Faktanews.com, Pohuwato– Kehadiran Indomaret/Alfamart di wilayah Kabupaten Pohuwato terus menjadi pro dan kontra dikalangan masyarakat. Tak tanggung-tanggung, sejumlah organisasi di Pohuwato pun melakukan demonstrasi sebagai bentuk sikap untuk menolak kehadiran dua ritel raksasa tersebut.
Ditengah polemik itu, muncul sebuah solusi yaitu BUMDes Mart yang disebut sebagai jalan tengah pro dan kontra masuknya Indomaret/Alfamart di Pohuwato.

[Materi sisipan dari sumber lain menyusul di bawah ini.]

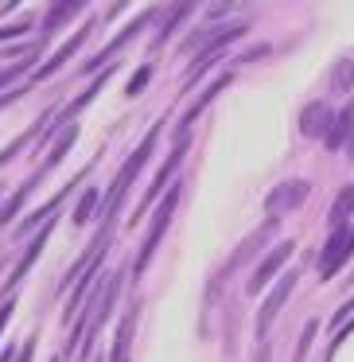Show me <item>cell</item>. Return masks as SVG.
<instances>
[{"mask_svg": "<svg viewBox=\"0 0 354 362\" xmlns=\"http://www.w3.org/2000/svg\"><path fill=\"white\" fill-rule=\"evenodd\" d=\"M276 230H281V218H265L257 230H249V234H245L242 242H237V250L230 253V261L218 269V273H214V281H211V296H206L211 304H214V296H218V288H222V284H226L230 276L237 273V269H245L253 257H261V253H265V245L276 238Z\"/></svg>", "mask_w": 354, "mask_h": 362, "instance_id": "cell-1", "label": "cell"}, {"mask_svg": "<svg viewBox=\"0 0 354 362\" xmlns=\"http://www.w3.org/2000/svg\"><path fill=\"white\" fill-rule=\"evenodd\" d=\"M179 191H183L179 183H172V187H167V195H164V203L156 206V218H152L148 234H144V242H141V253H136V261H133V281H141V276L148 273L152 257H156V250H160V242H164L167 226H172V214H175V203H179Z\"/></svg>", "mask_w": 354, "mask_h": 362, "instance_id": "cell-2", "label": "cell"}, {"mask_svg": "<svg viewBox=\"0 0 354 362\" xmlns=\"http://www.w3.org/2000/svg\"><path fill=\"white\" fill-rule=\"evenodd\" d=\"M292 253H296V242H292V238H288V242H276L269 253H261V257H257V265L249 269V281H245V292H249V296L265 292L269 284H273L276 276H281V269L292 261Z\"/></svg>", "mask_w": 354, "mask_h": 362, "instance_id": "cell-3", "label": "cell"}, {"mask_svg": "<svg viewBox=\"0 0 354 362\" xmlns=\"http://www.w3.org/2000/svg\"><path fill=\"white\" fill-rule=\"evenodd\" d=\"M51 230H55V214H51V218L43 222V226H40V234H35L32 242H24V253L16 257V265H12L8 281L0 284V292H4V300H8V296H16V288L24 284V276L32 273V265L40 261V253L47 250V242H51Z\"/></svg>", "mask_w": 354, "mask_h": 362, "instance_id": "cell-4", "label": "cell"}, {"mask_svg": "<svg viewBox=\"0 0 354 362\" xmlns=\"http://www.w3.org/2000/svg\"><path fill=\"white\" fill-rule=\"evenodd\" d=\"M354 257V230L350 226H338L331 230V238L319 245V281H335V273L346 265V261Z\"/></svg>", "mask_w": 354, "mask_h": 362, "instance_id": "cell-5", "label": "cell"}, {"mask_svg": "<svg viewBox=\"0 0 354 362\" xmlns=\"http://www.w3.org/2000/svg\"><path fill=\"white\" fill-rule=\"evenodd\" d=\"M296 284H300V273H296V269H288V273H281V276H276V284L269 288L265 304L257 308V339H265V335H269V327H273V323H276V315L284 312V304L292 300Z\"/></svg>", "mask_w": 354, "mask_h": 362, "instance_id": "cell-6", "label": "cell"}, {"mask_svg": "<svg viewBox=\"0 0 354 362\" xmlns=\"http://www.w3.org/2000/svg\"><path fill=\"white\" fill-rule=\"evenodd\" d=\"M307 195H312V180H284L265 195V214L269 218H284V214L300 211L307 203Z\"/></svg>", "mask_w": 354, "mask_h": 362, "instance_id": "cell-7", "label": "cell"}, {"mask_svg": "<svg viewBox=\"0 0 354 362\" xmlns=\"http://www.w3.org/2000/svg\"><path fill=\"white\" fill-rule=\"evenodd\" d=\"M152 20H156V8H144V12H141V16H136V20H129V24H125V28H121V32H117V35H113V40H110V43H105V47H102V51H98V55H94V59H86V63H82V74H90V71H98V66H102V63H110V59H113V55H117V51H121V47H129V43H133V40H136V35H141V32H144V28H148V24H152Z\"/></svg>", "mask_w": 354, "mask_h": 362, "instance_id": "cell-8", "label": "cell"}, {"mask_svg": "<svg viewBox=\"0 0 354 362\" xmlns=\"http://www.w3.org/2000/svg\"><path fill=\"white\" fill-rule=\"evenodd\" d=\"M183 156H187V141H175V148H172V152H167V160H164V164H160V172H156V180H152V183H148V191H144V199H141V206H136V211H133V222H136V218H141V214H144V211H148V206H152V203H156V199H160V195H164V187H167V183H172V175H175V168H179V164H183Z\"/></svg>", "mask_w": 354, "mask_h": 362, "instance_id": "cell-9", "label": "cell"}, {"mask_svg": "<svg viewBox=\"0 0 354 362\" xmlns=\"http://www.w3.org/2000/svg\"><path fill=\"white\" fill-rule=\"evenodd\" d=\"M230 82H234V71H222V74H218V78H214V82H211V86H206V90H203V94H199V98H195V102H191V105H187V113H183V121H179V129H175V141H187V136H191V125H195V121H199V117H203V110H206V105H211V102H214V98H218V94H222V90H226V86H230Z\"/></svg>", "mask_w": 354, "mask_h": 362, "instance_id": "cell-10", "label": "cell"}, {"mask_svg": "<svg viewBox=\"0 0 354 362\" xmlns=\"http://www.w3.org/2000/svg\"><path fill=\"white\" fill-rule=\"evenodd\" d=\"M90 28H94V20H90V24H82V28H78V32H74V35H71V40H66V43H63V47H59V51H55V55H51V59H47V63H43V66H40V71H35V74H32V82H47V78H51V74H59V71H63V66H66V63H71V59H74V55H78V47H82V43H86V40H90Z\"/></svg>", "mask_w": 354, "mask_h": 362, "instance_id": "cell-11", "label": "cell"}, {"mask_svg": "<svg viewBox=\"0 0 354 362\" xmlns=\"http://www.w3.org/2000/svg\"><path fill=\"white\" fill-rule=\"evenodd\" d=\"M86 175H90V168H82V172H78V180H86ZM78 180H71V183H66L63 191H55V195H51V199H47V203H43V206H35V211L28 214L24 222H16V238H28V234H32V230H40V222H47L51 214H55L59 206L66 203V195H71V191H74V183H78Z\"/></svg>", "mask_w": 354, "mask_h": 362, "instance_id": "cell-12", "label": "cell"}, {"mask_svg": "<svg viewBox=\"0 0 354 362\" xmlns=\"http://www.w3.org/2000/svg\"><path fill=\"white\" fill-rule=\"evenodd\" d=\"M331 105L327 102H307L304 113H300V136H307V141H319L323 133L331 129Z\"/></svg>", "mask_w": 354, "mask_h": 362, "instance_id": "cell-13", "label": "cell"}, {"mask_svg": "<svg viewBox=\"0 0 354 362\" xmlns=\"http://www.w3.org/2000/svg\"><path fill=\"white\" fill-rule=\"evenodd\" d=\"M78 133H82V129H78V125H74V121H71V125H66V129H59V141H55V144H51V152H47V160H43V164H40V168H35V172H40V175H43V180H47V175H51V172H55V168H59V164H63V160H66V152H71V148H74V141H78Z\"/></svg>", "mask_w": 354, "mask_h": 362, "instance_id": "cell-14", "label": "cell"}, {"mask_svg": "<svg viewBox=\"0 0 354 362\" xmlns=\"http://www.w3.org/2000/svg\"><path fill=\"white\" fill-rule=\"evenodd\" d=\"M350 136H354V98L346 102L343 113H335V117H331V129L323 133V144H327L331 152H338L346 141H350Z\"/></svg>", "mask_w": 354, "mask_h": 362, "instance_id": "cell-15", "label": "cell"}, {"mask_svg": "<svg viewBox=\"0 0 354 362\" xmlns=\"http://www.w3.org/2000/svg\"><path fill=\"white\" fill-rule=\"evenodd\" d=\"M40 183H43V175H40V172H32L24 183H20V191H16V195H12L8 203L0 206V226H8V222H16V214L28 206V199H32V191L40 187Z\"/></svg>", "mask_w": 354, "mask_h": 362, "instance_id": "cell-16", "label": "cell"}, {"mask_svg": "<svg viewBox=\"0 0 354 362\" xmlns=\"http://www.w3.org/2000/svg\"><path fill=\"white\" fill-rule=\"evenodd\" d=\"M191 8H195V0H179V4H175V8H172V16H167L164 24L156 28V35H152V51H160V47H164V43L175 35V32H179V28H183V20L191 16Z\"/></svg>", "mask_w": 354, "mask_h": 362, "instance_id": "cell-17", "label": "cell"}, {"mask_svg": "<svg viewBox=\"0 0 354 362\" xmlns=\"http://www.w3.org/2000/svg\"><path fill=\"white\" fill-rule=\"evenodd\" d=\"M133 331H136V304H129V312L121 315L117 339H113V354H110V362H129V343H133Z\"/></svg>", "mask_w": 354, "mask_h": 362, "instance_id": "cell-18", "label": "cell"}, {"mask_svg": "<svg viewBox=\"0 0 354 362\" xmlns=\"http://www.w3.org/2000/svg\"><path fill=\"white\" fill-rule=\"evenodd\" d=\"M350 214H354V183H346V187L335 195L331 211H327V226H331V230L346 226V222H350Z\"/></svg>", "mask_w": 354, "mask_h": 362, "instance_id": "cell-19", "label": "cell"}, {"mask_svg": "<svg viewBox=\"0 0 354 362\" xmlns=\"http://www.w3.org/2000/svg\"><path fill=\"white\" fill-rule=\"evenodd\" d=\"M86 8V0H55V8H51V16L43 20V32H59V28L63 24H71L74 16H78V12Z\"/></svg>", "mask_w": 354, "mask_h": 362, "instance_id": "cell-20", "label": "cell"}, {"mask_svg": "<svg viewBox=\"0 0 354 362\" xmlns=\"http://www.w3.org/2000/svg\"><path fill=\"white\" fill-rule=\"evenodd\" d=\"M222 55H226V47L203 51V55H199V63L183 71V90H195V82H203V74L211 71V66H218V59H222Z\"/></svg>", "mask_w": 354, "mask_h": 362, "instance_id": "cell-21", "label": "cell"}, {"mask_svg": "<svg viewBox=\"0 0 354 362\" xmlns=\"http://www.w3.org/2000/svg\"><path fill=\"white\" fill-rule=\"evenodd\" d=\"M98 203H102V191H98V187H86V191H82L78 203H74V218H71L74 226H86V222L94 218Z\"/></svg>", "mask_w": 354, "mask_h": 362, "instance_id": "cell-22", "label": "cell"}, {"mask_svg": "<svg viewBox=\"0 0 354 362\" xmlns=\"http://www.w3.org/2000/svg\"><path fill=\"white\" fill-rule=\"evenodd\" d=\"M331 90L335 94H350L354 90V59H338L335 71H331Z\"/></svg>", "mask_w": 354, "mask_h": 362, "instance_id": "cell-23", "label": "cell"}, {"mask_svg": "<svg viewBox=\"0 0 354 362\" xmlns=\"http://www.w3.org/2000/svg\"><path fill=\"white\" fill-rule=\"evenodd\" d=\"M35 59H40V43H32V47H28V51H24V59H20V63H16V66H8V71H0V90H4V86H12V82H16V78H20V74H24V71H28V66H32V63H35Z\"/></svg>", "mask_w": 354, "mask_h": 362, "instance_id": "cell-24", "label": "cell"}, {"mask_svg": "<svg viewBox=\"0 0 354 362\" xmlns=\"http://www.w3.org/2000/svg\"><path fill=\"white\" fill-rule=\"evenodd\" d=\"M315 331H319V323H315V320H307V323H304V331H300L296 358H292V362H304V358H307V351H312V339H315Z\"/></svg>", "mask_w": 354, "mask_h": 362, "instance_id": "cell-25", "label": "cell"}, {"mask_svg": "<svg viewBox=\"0 0 354 362\" xmlns=\"http://www.w3.org/2000/svg\"><path fill=\"white\" fill-rule=\"evenodd\" d=\"M35 28V20L32 16H24V20H16V24H8V28H0V43H8V40H16V35H28Z\"/></svg>", "mask_w": 354, "mask_h": 362, "instance_id": "cell-26", "label": "cell"}, {"mask_svg": "<svg viewBox=\"0 0 354 362\" xmlns=\"http://www.w3.org/2000/svg\"><path fill=\"white\" fill-rule=\"evenodd\" d=\"M148 82H152V66H141V71H136L133 78H129V90H125V94H129V98L144 94V86H148Z\"/></svg>", "mask_w": 354, "mask_h": 362, "instance_id": "cell-27", "label": "cell"}, {"mask_svg": "<svg viewBox=\"0 0 354 362\" xmlns=\"http://www.w3.org/2000/svg\"><path fill=\"white\" fill-rule=\"evenodd\" d=\"M237 8V0H211V4H206V20H222V16H230V12Z\"/></svg>", "mask_w": 354, "mask_h": 362, "instance_id": "cell-28", "label": "cell"}, {"mask_svg": "<svg viewBox=\"0 0 354 362\" xmlns=\"http://www.w3.org/2000/svg\"><path fill=\"white\" fill-rule=\"evenodd\" d=\"M12 315H16V296H8L4 304H0V335H4V327L12 323Z\"/></svg>", "mask_w": 354, "mask_h": 362, "instance_id": "cell-29", "label": "cell"}, {"mask_svg": "<svg viewBox=\"0 0 354 362\" xmlns=\"http://www.w3.org/2000/svg\"><path fill=\"white\" fill-rule=\"evenodd\" d=\"M261 55H269V47H265V43H261V47H253V51H245V55H242V63H257Z\"/></svg>", "mask_w": 354, "mask_h": 362, "instance_id": "cell-30", "label": "cell"}, {"mask_svg": "<svg viewBox=\"0 0 354 362\" xmlns=\"http://www.w3.org/2000/svg\"><path fill=\"white\" fill-rule=\"evenodd\" d=\"M257 362H269V351H265V346H261V354H257Z\"/></svg>", "mask_w": 354, "mask_h": 362, "instance_id": "cell-31", "label": "cell"}, {"mask_svg": "<svg viewBox=\"0 0 354 362\" xmlns=\"http://www.w3.org/2000/svg\"><path fill=\"white\" fill-rule=\"evenodd\" d=\"M343 148H350V160H354V136H350V141H346V144H343Z\"/></svg>", "mask_w": 354, "mask_h": 362, "instance_id": "cell-32", "label": "cell"}, {"mask_svg": "<svg viewBox=\"0 0 354 362\" xmlns=\"http://www.w3.org/2000/svg\"><path fill=\"white\" fill-rule=\"evenodd\" d=\"M16 4H20V0H8V4H4V12H8V8H16Z\"/></svg>", "mask_w": 354, "mask_h": 362, "instance_id": "cell-33", "label": "cell"}, {"mask_svg": "<svg viewBox=\"0 0 354 362\" xmlns=\"http://www.w3.org/2000/svg\"><path fill=\"white\" fill-rule=\"evenodd\" d=\"M51 362H59V358H51Z\"/></svg>", "mask_w": 354, "mask_h": 362, "instance_id": "cell-34", "label": "cell"}]
</instances>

Solusi itu muncul dari Bakran Kolosoi, Tenaga Ahli Kementerian Desa, Pembangunan Daerah Tertinggal, dan Transmigrasi Republik Indonsia (PDTT RI) Kabupaten Pohuwato.
Bakran mengatakan, prioritas pengguna dana desa mendorong tumbuh kembangnya perekonomian di Desa melalui pembentukan revitalisai keberadaan BUMDes atau BUMDes bersama.
“Saat ini telah terbit PP 11 tahun 2020 tentang BUMDes dan BUMDes bersama sebagai solusi usaha desa dalam peningkatan PADesa (pendapatan asli desa),” kata Bakran dalam keterangan tertulisnya yang diterima Faktanews.com, 26 Oktober 2021.
Lebih lanjut, BUMDes Mart bersama didirikan melalui konsensus bersama Pemerintah Desa yang berada di satu wilayah Kecamatan dengan investasi pendanaan bersama yang diperkuat dengan Peraturan Bersama Kepala Desa (Permakades) yang difasilitasi oleh Badan Kerjasama Antar Desa (BKAD).
Setelah itu BUMDes Mart akan dikelola dengan metode manajemen secara profesional dengan sistem yang modern sama seperti manajemen Indomart dan Alfamart.
“BUMDes Mart adalah konsep Desa membangun yang menjadikan Desa sebagai subjek pembangunan ekonomi dari desa untuk masyarakat desa,” tandasnya.